## Stated task
Print the passage from the Perseverance rover text exactly between "The mission’s findings" and "shaped its surface.", inclusive.

## START Source

NASA’s Perseverance rover continues to make remarkable discoveries as it explores the rugged terrain along the rim of Jezero Crater. Over the past few months, the rover has collected five core samples, closely examined seven rocks, and remotely analyzed 83 others using its onboard laser technology. Scientists have been surprised by the sheer diversity of rocks encountered — a mix of once-molten fragments, buried boulders, and well-preserved layered formations. The first rock sample from the crater rim, nicknamed “Silver Mountain,” was retrieved from an area called “Shallow Bay” and is thought to date back nearly 3.9 billion years.

The mission’s findings offer compelling clues about Mars’ distant past, especially its potential for once harboring water. In collaboration with the European Space Agency, NASA’s Mars Sample Return Program aims to bring sealed Martian samples back to Earth for more detailed examination. Among the highlights is the discovery of igneous rocks containing minerals that crystallized from ancient magma, possibly buried deep in Mars’ crust and later exposed by massive impacts. These findings could shed light on the planet’s early geological evolution and the processes that shaped its surface.

Currently, Perseverance is navigating the stratified landscape of Witch Hazel Hill, located near the crater’s western rim. Scientists believe the layers of rock here could record environmental changes that occurred when Jezero Crater likely held a vast, long-lost lake. The data being collected will help build a clearer timeline of Mars’ ancient climate and the possible presence of conditions favorable for life. The rover’s detailed study of rock textures, compositions, and layering is crucial for piecing together the story of water on early Mars.

## END Source
## START Provided data

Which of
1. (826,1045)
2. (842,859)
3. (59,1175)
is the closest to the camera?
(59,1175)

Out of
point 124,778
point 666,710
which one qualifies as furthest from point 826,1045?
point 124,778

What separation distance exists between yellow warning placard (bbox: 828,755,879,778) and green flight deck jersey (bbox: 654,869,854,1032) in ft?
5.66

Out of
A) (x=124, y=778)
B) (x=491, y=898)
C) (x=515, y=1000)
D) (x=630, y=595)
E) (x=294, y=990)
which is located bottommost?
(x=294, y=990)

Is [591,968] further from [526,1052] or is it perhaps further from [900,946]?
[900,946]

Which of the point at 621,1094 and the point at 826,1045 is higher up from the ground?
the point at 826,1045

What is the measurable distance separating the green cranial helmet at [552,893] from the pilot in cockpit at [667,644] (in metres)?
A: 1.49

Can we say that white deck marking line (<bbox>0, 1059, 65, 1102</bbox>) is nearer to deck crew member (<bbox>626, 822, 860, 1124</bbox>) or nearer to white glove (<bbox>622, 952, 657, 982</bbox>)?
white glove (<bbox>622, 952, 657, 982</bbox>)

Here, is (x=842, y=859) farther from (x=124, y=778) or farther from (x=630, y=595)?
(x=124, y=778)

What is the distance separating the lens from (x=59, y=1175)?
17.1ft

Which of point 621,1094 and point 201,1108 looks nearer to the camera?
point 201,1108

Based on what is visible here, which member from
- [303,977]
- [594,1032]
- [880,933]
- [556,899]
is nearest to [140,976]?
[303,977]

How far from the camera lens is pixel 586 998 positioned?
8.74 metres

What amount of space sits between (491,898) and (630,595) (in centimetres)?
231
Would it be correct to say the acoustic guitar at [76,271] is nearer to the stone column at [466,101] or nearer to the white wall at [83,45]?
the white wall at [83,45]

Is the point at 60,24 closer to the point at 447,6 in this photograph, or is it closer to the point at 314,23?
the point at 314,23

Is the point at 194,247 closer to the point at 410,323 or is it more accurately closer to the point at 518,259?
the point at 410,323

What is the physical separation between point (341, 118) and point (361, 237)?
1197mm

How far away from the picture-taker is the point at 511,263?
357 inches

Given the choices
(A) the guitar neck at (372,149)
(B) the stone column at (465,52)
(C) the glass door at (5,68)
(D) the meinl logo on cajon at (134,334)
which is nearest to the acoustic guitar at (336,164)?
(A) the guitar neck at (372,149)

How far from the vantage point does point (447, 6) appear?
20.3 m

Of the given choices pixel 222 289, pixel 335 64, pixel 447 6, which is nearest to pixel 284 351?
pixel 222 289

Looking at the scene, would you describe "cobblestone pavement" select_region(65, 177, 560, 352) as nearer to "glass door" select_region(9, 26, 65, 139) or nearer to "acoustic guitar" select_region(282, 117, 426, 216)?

## END Provided data

## Reply to the exercise
The mission’s findings offer compelling clues about Mars’ distant past, especially its potential for once harboring water. In collaboration with the European Space Agency, NASA’s Mars Sample Return Program aims to bring sealed Martian samples back to Earth for more detailed examination. Among the highlights is the discovery of igneous rocks containing minerals that crystallized from ancient magma, possibly buried deep in Mars’ crust and later exposed by massive impacts. These findings could shed light on the planet’s early geological evolution and the processes that shaped its surface.